In this regard, the Bangladesh Bank has issued a circular from its Customer Services & Complaint Management Department. It has instructed the banks to serve notice giving one month's time to its clients who are enjoying term loan having floating rate of interest (or profit as referred to Islamic banking terminology) in the event of increasing the rate of interest or profit providing justification for doing so. The revised repayment schedule with up-to-date liability position of the respective client(s) shall have to be accompanied with the notice to be sent via e-mail or letter through mail/courier. The client is allowed to adjust the loan or investment in full without paying 'Early Settlement Fee' or any additional fee within one month if s/he wants so in case of rise in the rate of interest.
No 'Early Settlement Fee' shall be imposed on any continuous or demand loan (or investment as referred to Islamic banking terminology). In case of default installments, late payment fee/penal interest shall not be more than 2.00 per cent above the prevailing rate of interest/profit applicable for respective loan/investment.
In another circular, Bangladesh Bank has given directives to the scheduled banks for establishing regular monitoring and reporting systems, including borrower follow-up and mechanisms to ensure that loan proceeds are used for the stated purpose as he declares at the time of loan application. The central bank also advised the scheduled banks for rationalisation of fees and charges on Cottage, Micro, Small and Medium Enterprises (CMSMEs) and not to charge early adjustment fees on loans under this sector.
BANKS VERSUS FIS: There are 56 banks and 33 non-banking financial institutions (FIs) in the financial market but the prudential regulations for banks and FIs are not the same. The key retail banking products are creating huge confusion in customers' mind as a lot of inequality is prevailing in the rules and regulations of the banks in comparison with those of FIs (see Group).

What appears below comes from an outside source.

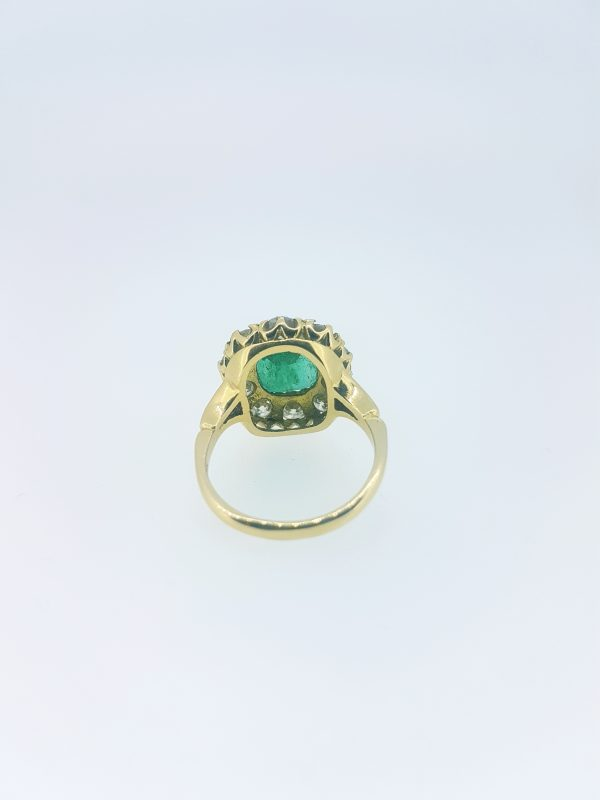 Emerald and Diamond Cluster Ring in Yellow Gold; featuring a 3.65 carat cushion-shaped emerald surrounded by 1.85cts circular cut diamonds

From the Graph it is clear that the regulations are in favour of non-banking financial institutions (NBFIs) over banks. The banks, on the other hand, have a much higher opportunity to expand retail business through branch network, doing trade finance business and access to checking accounts. There are excessive restrictions for NBFIs in this regard.
AVERTING FINANCIAL CRISIS: The Western financial markets are still to fully recover from the shocks of the 2007-2008 financial crisis. The underlying cause of the financial crisis was a combination of debt and mortgage-backed assets. There were hundreds of billions of dollars of mortgages given to individuals with poor credit ratings on adjustable rates.
The crisis was not felt by Bangladesh since our economy is not so big and not so integrated with the Western world. Moreover, we have no financial products as the USA had. Our crisis will be different in nature while the market is not mature enough. We lack in innovative products, IT infrastructure and sufficient skilled manpower. Widespread financial literacy, digital infrastructure, level-playing field, strong monitoring and stringent guidelines may help avert crises in financial sectors. The banks/FIs should to focus on issues like signing up new customers and keeping existing ones happy. They should also prepare for digitalisation of banking products and services. This is because in the near future, digitalisation will change the traditional banking business model - in some cases, radically.
The writer works in a private commercial bank.